Dataset rows >>
◆ ◆ ◆ ◆
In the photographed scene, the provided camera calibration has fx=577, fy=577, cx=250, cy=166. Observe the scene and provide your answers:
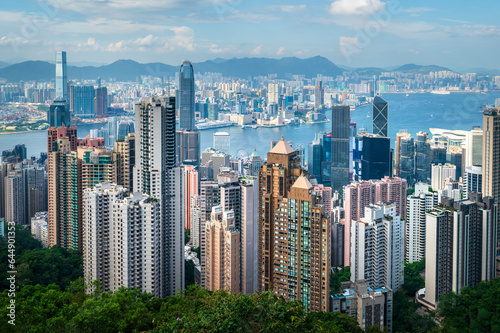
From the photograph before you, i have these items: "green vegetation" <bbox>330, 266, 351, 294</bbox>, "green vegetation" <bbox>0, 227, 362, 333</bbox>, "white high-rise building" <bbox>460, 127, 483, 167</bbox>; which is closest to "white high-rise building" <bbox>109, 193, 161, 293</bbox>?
"green vegetation" <bbox>0, 227, 362, 333</bbox>

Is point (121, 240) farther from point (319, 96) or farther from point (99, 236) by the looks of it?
point (319, 96)

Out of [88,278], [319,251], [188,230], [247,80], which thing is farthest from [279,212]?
[247,80]

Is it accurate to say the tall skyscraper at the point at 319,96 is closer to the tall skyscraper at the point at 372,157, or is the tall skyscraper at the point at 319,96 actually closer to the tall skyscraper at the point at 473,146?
the tall skyscraper at the point at 372,157

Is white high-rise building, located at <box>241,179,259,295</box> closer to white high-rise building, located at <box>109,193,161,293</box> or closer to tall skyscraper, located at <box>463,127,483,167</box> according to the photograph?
white high-rise building, located at <box>109,193,161,293</box>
◆ ◆ ◆ ◆
Repeat the data exactly, dropping every picture it holds.

Result for this task >>
In the photographed scene, the provided camera calibration has fx=577, fy=577, cx=250, cy=166. Observe the scene and provide your answers:
From the photograph before you, i have these items: "green vegetation" <bbox>330, 266, 351, 294</bbox>, "green vegetation" <bbox>0, 227, 362, 333</bbox>, "white high-rise building" <bbox>460, 127, 483, 167</bbox>; which is closest to "white high-rise building" <bbox>109, 193, 161, 293</bbox>?
"green vegetation" <bbox>0, 227, 362, 333</bbox>

Is point (121, 240) farther from point (319, 96) or farther from point (99, 236) by the looks of it?
point (319, 96)

Out of [88,278], [319,251], [188,230], [247,80], which thing is farthest from [279,212]?
[247,80]

Is it accurate to say the tall skyscraper at the point at 319,96 is closer to the tall skyscraper at the point at 372,157, or is the tall skyscraper at the point at 319,96 actually closer to the tall skyscraper at the point at 473,146?
the tall skyscraper at the point at 372,157

Is white high-rise building, located at <box>241,179,259,295</box> closer to white high-rise building, located at <box>109,193,161,293</box> or closer to tall skyscraper, located at <box>463,127,483,167</box> according to the photograph?
white high-rise building, located at <box>109,193,161,293</box>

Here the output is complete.